## Instructions for the task
Rewrite the data below as a numbered list, starting at the line that contains "Between [582,97] and" and ending at the line that contains "3.95 metres", with both of those lines included and blank lines left out.

[Source records start]

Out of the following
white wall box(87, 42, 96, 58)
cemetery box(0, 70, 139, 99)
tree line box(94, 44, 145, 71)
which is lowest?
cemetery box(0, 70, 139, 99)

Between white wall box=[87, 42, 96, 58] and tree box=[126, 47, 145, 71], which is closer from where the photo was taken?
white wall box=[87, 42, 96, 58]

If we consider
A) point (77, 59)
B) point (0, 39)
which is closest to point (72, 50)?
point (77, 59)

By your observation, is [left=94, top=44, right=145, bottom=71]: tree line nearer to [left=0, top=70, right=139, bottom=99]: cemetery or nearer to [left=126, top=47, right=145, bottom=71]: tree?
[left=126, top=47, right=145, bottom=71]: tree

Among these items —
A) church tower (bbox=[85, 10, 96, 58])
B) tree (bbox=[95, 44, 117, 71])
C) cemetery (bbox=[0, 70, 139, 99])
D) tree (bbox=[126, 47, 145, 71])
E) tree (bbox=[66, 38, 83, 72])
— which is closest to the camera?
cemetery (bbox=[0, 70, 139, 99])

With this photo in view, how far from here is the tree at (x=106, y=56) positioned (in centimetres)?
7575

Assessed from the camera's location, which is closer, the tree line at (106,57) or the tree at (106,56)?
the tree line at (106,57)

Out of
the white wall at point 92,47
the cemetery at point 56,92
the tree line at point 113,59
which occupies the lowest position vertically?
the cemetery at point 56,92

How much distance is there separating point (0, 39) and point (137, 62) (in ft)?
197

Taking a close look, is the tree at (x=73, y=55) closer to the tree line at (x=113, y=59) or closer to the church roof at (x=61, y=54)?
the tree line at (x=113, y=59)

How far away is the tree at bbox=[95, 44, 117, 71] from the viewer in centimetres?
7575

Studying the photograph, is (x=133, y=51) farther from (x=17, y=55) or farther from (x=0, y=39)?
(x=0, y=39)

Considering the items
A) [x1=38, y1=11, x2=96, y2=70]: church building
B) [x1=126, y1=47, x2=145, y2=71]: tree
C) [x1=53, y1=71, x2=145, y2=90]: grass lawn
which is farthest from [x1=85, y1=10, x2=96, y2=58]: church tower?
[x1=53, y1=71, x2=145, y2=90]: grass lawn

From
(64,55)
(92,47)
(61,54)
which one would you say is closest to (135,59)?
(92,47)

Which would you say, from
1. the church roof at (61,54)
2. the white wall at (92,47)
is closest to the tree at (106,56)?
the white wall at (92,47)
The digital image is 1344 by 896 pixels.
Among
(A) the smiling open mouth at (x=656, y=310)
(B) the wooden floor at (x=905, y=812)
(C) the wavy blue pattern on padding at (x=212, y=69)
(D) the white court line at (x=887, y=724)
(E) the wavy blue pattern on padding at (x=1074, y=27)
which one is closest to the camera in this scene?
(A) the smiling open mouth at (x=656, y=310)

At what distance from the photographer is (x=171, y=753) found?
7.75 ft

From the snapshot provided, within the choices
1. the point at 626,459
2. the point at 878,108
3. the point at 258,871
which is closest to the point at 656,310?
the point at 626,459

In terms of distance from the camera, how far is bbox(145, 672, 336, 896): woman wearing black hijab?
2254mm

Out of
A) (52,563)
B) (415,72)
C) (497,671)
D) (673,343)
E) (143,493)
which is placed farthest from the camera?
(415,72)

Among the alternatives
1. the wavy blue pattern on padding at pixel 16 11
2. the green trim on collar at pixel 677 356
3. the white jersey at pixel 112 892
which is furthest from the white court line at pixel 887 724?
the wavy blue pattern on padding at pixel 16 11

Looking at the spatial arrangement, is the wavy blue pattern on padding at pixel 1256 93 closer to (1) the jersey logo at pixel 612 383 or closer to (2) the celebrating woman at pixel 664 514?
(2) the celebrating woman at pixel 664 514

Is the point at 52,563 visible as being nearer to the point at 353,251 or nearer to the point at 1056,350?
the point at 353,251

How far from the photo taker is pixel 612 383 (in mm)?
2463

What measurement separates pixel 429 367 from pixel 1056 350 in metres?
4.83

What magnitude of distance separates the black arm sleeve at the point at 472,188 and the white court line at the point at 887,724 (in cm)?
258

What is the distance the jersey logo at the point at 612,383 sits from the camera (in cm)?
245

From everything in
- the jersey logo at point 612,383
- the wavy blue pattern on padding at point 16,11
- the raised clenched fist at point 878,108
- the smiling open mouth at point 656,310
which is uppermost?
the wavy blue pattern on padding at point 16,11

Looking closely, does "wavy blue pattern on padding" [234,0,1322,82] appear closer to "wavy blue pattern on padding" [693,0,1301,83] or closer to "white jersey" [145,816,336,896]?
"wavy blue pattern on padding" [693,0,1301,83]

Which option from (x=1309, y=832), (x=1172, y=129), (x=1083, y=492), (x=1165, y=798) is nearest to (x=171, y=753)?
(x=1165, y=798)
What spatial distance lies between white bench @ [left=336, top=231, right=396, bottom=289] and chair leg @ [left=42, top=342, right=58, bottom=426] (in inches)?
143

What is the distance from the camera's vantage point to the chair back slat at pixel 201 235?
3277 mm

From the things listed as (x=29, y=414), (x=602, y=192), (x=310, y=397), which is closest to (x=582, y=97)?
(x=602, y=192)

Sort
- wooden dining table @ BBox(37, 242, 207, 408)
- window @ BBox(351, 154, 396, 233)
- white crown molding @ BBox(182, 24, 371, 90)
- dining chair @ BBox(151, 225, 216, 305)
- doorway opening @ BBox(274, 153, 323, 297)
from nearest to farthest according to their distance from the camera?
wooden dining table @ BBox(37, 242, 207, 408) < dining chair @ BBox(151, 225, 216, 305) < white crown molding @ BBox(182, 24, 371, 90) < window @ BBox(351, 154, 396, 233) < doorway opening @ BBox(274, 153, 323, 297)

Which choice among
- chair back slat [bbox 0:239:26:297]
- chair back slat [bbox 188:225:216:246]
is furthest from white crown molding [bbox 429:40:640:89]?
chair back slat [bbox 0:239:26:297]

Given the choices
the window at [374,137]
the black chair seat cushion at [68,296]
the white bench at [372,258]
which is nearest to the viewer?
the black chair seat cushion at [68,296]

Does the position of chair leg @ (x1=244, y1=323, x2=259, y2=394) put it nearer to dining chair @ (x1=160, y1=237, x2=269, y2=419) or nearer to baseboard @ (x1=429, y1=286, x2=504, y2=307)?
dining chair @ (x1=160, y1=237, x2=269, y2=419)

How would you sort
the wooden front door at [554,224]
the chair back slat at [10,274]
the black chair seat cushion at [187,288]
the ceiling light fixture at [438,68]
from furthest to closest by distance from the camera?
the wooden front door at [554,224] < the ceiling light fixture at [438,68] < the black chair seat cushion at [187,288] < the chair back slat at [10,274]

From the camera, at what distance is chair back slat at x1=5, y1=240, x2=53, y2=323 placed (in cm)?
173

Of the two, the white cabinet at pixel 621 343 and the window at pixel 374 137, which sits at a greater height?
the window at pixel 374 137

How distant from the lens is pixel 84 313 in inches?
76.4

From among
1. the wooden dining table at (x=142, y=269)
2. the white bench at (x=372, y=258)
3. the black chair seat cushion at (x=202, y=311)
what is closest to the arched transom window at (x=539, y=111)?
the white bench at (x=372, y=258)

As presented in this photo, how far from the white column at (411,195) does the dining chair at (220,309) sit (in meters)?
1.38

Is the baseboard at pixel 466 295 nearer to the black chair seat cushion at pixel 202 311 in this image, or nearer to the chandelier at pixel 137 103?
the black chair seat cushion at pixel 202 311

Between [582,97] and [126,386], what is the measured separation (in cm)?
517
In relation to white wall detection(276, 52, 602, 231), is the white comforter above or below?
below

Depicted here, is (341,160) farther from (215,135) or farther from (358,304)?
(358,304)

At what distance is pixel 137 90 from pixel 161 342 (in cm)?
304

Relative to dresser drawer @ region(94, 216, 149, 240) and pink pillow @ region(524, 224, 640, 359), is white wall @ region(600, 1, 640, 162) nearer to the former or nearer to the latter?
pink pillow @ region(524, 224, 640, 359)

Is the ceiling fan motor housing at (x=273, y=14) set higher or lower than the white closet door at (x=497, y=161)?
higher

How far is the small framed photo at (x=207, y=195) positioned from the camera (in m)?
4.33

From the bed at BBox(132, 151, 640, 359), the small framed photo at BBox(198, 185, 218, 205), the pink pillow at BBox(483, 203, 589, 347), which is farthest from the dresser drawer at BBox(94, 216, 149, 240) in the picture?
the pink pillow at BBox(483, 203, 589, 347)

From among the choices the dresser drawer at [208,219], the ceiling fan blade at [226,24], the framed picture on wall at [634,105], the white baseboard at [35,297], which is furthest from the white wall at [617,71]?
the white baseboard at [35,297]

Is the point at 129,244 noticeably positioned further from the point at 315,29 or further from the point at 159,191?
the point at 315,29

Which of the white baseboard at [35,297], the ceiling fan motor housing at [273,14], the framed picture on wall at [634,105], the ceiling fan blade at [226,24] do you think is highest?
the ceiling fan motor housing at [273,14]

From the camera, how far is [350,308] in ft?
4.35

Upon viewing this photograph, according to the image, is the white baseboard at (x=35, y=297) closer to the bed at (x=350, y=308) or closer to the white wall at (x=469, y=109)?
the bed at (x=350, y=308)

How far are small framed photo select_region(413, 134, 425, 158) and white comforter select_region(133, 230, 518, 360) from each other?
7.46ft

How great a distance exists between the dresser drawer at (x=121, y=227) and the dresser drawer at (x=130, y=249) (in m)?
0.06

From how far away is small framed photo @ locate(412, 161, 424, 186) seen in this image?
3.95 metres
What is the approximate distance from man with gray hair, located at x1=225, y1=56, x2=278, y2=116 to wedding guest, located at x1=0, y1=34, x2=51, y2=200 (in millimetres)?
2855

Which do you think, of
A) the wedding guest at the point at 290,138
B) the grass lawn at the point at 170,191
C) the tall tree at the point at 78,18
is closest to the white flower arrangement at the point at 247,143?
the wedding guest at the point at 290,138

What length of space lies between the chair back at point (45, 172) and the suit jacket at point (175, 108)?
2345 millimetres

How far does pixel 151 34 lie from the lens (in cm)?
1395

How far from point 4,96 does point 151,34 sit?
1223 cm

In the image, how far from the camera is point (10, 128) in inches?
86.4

[Source records end]

## Full response
1. Between [582,97] and [126,386], what is the measured separation (in cm)?
2. 517
3. In relation to white wall detection(276, 52, 602, 231), is the white comforter above or below?
4. below
5. Depicted here, is (341,160) farther from (215,135) or farther from (358,304)?
6. (358,304)
7. At what distance is pixel 137 90 from pixel 161 342 (in cm)?
8. 304
9. Relative to dresser drawer @ region(94, 216, 149, 240) and pink pillow @ region(524, 224, 640, 359), is white wall @ region(600, 1, 640, 162) nearer to the former or nearer to the latter?
10. pink pillow @ region(524, 224, 640, 359)
11. Is the ceiling fan motor housing at (x=273, y=14) set higher or lower than the white closet door at (x=497, y=161)?
12. higher
13. How far is the small framed photo at (x=207, y=195) positioned from the camera (in m)?
14. 4.33
15. From the bed at BBox(132, 151, 640, 359), the small framed photo at BBox(198, 185, 218, 205), the pink pillow at BBox(483, 203, 589, 347), which is farthest from the dresser drawer at BBox(94, 216, 149, 240) in the picture?
16. the pink pillow at BBox(483, 203, 589, 347)
17. From among the choices the dresser drawer at [208,219], the ceiling fan blade at [226,24], the framed picture on wall at [634,105], the white baseboard at [35,297], which is furthest from the white wall at [617,71]?
18. the white baseboard at [35,297]
19. Is the point at 129,244 noticeably positioned further from the point at 315,29 or further from the point at 159,191?
20. the point at 315,29
21. Which of the white baseboard at [35,297], the ceiling fan motor housing at [273,14], the framed picture on wall at [634,105], the ceiling fan blade at [226,24] do you think is highest?
22. the ceiling fan motor housing at [273,14]
23. From the camera, how far is [350,308] in ft?
24. 4.35
25. Upon viewing this photograph, according to the image, is the white baseboard at (x=35, y=297) closer to the bed at (x=350, y=308) or closer to the white wall at (x=469, y=109)?
26. the bed at (x=350, y=308)
27. How far are small framed photo select_region(413, 134, 425, 158) and white comforter select_region(133, 230, 518, 360) from each other?
28. 7.46ft
29. How great a distance exists between the dresser drawer at (x=121, y=227) and the dresser drawer at (x=130, y=249) (in m)?
30. 0.06
31. From how far away is small framed photo @ locate(412, 161, 424, 186) seen in this image?
32. 3.95 metres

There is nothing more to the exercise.